И вот он пятый раз возвращался к себе, в никем не охраняемый лагерь для военнопленных на одного человека, в свою самодельную клетку. На дворе был еще светлый день. Неподходящее время для излюбленной присказки. Плевать, подходящее или неподходящее. Когда станет светло, женщина… Произнеси это спокойно и отчетливо. Услышав и осознав собственные слова, он остановился. И переложил широкую кожаную петлю своих чудесных санок с одного плеча на другое.

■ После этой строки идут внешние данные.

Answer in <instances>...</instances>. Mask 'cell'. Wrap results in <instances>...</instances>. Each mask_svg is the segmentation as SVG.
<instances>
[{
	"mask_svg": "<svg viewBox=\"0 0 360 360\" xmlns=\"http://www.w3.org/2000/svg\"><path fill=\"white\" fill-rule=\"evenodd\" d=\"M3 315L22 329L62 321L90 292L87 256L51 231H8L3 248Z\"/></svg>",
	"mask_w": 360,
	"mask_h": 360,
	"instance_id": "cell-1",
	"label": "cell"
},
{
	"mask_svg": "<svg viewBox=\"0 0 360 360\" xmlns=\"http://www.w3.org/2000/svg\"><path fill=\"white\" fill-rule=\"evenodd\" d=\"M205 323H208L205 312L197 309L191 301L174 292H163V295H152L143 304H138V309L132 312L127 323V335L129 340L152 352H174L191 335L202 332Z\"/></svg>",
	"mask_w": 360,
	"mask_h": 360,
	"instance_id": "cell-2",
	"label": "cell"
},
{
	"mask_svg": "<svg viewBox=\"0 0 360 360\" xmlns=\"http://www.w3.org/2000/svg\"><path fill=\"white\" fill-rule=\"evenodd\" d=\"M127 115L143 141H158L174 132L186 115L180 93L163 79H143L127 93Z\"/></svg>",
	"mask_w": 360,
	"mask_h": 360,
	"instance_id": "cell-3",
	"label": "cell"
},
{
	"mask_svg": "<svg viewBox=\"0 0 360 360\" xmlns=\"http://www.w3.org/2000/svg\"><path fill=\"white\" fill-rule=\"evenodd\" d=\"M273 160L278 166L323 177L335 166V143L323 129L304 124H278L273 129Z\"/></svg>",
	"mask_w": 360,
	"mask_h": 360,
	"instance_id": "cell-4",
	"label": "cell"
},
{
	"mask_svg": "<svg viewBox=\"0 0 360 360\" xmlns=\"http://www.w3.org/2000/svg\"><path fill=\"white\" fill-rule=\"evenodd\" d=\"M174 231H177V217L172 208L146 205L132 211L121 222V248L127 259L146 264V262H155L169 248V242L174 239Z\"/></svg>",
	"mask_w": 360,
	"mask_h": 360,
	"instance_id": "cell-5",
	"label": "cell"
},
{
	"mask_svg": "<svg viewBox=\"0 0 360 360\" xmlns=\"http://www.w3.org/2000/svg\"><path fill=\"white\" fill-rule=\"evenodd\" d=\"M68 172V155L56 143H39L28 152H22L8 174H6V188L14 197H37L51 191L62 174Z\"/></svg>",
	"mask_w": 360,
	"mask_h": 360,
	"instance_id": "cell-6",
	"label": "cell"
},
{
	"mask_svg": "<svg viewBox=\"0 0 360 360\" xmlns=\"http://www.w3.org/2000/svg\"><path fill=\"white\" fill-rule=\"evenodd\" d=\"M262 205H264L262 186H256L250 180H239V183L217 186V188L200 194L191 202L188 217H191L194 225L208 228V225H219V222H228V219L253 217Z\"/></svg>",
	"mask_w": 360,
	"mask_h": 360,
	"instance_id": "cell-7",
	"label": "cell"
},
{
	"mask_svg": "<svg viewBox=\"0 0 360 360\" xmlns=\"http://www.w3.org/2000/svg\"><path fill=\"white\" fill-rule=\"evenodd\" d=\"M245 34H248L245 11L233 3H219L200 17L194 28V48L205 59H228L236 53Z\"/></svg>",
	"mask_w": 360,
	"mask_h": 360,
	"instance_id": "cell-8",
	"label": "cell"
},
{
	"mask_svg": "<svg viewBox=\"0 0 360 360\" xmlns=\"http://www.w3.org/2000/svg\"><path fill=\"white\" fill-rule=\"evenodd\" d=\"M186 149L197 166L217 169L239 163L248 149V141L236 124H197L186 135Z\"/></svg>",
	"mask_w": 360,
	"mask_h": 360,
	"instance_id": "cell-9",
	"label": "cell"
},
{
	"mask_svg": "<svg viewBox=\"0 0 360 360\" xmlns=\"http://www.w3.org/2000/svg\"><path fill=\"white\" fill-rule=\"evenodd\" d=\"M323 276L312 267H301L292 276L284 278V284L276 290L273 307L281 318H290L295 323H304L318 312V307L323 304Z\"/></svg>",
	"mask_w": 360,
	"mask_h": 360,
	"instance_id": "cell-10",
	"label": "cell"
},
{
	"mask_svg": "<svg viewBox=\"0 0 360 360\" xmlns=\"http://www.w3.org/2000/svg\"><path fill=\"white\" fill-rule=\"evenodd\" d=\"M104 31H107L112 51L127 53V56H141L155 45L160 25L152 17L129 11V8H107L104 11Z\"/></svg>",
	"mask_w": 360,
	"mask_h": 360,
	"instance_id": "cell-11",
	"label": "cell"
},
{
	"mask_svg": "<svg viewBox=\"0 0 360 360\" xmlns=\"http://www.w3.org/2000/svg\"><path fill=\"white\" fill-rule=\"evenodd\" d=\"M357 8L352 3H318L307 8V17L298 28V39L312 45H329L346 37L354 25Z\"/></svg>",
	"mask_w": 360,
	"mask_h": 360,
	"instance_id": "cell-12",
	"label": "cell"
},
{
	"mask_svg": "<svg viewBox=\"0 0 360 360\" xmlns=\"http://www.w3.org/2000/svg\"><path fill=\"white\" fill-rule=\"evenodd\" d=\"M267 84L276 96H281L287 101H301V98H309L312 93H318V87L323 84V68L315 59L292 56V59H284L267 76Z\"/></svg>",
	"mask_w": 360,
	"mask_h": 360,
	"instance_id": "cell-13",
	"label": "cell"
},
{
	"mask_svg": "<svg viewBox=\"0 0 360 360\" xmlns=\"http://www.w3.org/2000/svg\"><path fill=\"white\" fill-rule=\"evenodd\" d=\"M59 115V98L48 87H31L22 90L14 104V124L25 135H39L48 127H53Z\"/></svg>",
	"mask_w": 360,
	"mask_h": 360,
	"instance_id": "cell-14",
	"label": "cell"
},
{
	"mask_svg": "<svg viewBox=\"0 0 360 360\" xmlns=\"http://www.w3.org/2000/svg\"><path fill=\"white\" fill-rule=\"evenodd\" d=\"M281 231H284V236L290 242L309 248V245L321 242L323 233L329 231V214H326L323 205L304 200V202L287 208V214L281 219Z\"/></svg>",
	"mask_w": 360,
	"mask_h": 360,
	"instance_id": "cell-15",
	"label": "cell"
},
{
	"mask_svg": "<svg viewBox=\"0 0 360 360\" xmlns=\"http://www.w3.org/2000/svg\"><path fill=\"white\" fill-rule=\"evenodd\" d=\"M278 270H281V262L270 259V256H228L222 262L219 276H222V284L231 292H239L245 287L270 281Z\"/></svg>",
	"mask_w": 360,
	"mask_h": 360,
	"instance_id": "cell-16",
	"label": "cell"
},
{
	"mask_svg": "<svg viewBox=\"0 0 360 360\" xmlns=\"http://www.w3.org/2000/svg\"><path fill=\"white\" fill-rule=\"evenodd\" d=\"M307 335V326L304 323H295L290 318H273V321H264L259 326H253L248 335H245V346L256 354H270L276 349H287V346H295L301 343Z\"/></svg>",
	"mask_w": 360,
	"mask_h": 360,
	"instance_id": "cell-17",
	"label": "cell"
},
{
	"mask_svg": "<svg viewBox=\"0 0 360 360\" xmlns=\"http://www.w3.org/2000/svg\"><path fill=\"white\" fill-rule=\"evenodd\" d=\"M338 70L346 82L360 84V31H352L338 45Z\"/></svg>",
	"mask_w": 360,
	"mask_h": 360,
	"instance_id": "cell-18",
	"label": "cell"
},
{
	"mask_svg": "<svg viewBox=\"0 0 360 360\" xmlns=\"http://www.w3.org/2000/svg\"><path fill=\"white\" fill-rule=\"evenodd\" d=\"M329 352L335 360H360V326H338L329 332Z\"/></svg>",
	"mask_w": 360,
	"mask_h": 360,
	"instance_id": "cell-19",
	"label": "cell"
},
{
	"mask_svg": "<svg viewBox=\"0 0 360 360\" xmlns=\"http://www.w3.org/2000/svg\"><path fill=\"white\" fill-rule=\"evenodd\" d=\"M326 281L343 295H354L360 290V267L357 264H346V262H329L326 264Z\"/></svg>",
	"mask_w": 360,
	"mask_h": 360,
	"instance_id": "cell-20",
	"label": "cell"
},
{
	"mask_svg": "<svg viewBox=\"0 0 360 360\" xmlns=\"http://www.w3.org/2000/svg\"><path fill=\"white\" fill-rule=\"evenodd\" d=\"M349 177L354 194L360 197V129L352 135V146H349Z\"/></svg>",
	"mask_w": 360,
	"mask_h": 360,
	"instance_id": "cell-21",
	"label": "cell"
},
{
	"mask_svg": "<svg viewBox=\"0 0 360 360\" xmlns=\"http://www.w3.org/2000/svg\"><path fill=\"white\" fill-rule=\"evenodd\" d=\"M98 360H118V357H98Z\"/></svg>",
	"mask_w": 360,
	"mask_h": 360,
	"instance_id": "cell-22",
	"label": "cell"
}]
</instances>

В полуденные часы, занимаясь охотой на вшей, он мог наблюдать, как у него на глазах степная земля гигантскими струпьями пробивается сквозь снежную и ледяную кору. Звук падения каждой капли отдавался в его ушах как взрыв, разрушающий глыбу холода и тишины, которая тысячелетиями лежала между небом и землей. Он видел, как до полудня солнце пядь за пядью сбривало бороду инея, покрывавшего развалины стен. Словно гусеница из куколки, выползал он к полудню из своих оболочек. Снимал тяжелую шинель и китель, разматывал телефонный провод, придерживавший на его теле лохмотья и лоскуты, которые он называл бельем. Местом его полуденного пребывания был аккуратно сложенный, разделенный поперечными брусьями штабель досок — разобранная крыша сарая. Он бережно отделил от досок ломкий толь. Он хотел нарезать его на равные куски и использовать как дранку для своей хижины. Сидя на штабеле досок босиком, в одной рубахе и штанах и наслаждаясь первым солнечным теплом, он мечтал о том, чтобы сгонять домой и принести оттуда свои вещи. Шесть нижних сорочек грубой шерсти, две верхние сорочки, куртку, мягкие сапоги, жакет с рукавами, двое рабочих штанов и воскресный костюм. И еще он мечтал, как бы одолеть голод. Но голод был сильней и в два счета вытеснял мечты. Телу становилось теплей, и от этого оно еще более исступленно жаждало насыщения. К полудню дьявол голода особенно рьяно искушал его уничтожить пятидневный паек за один присест.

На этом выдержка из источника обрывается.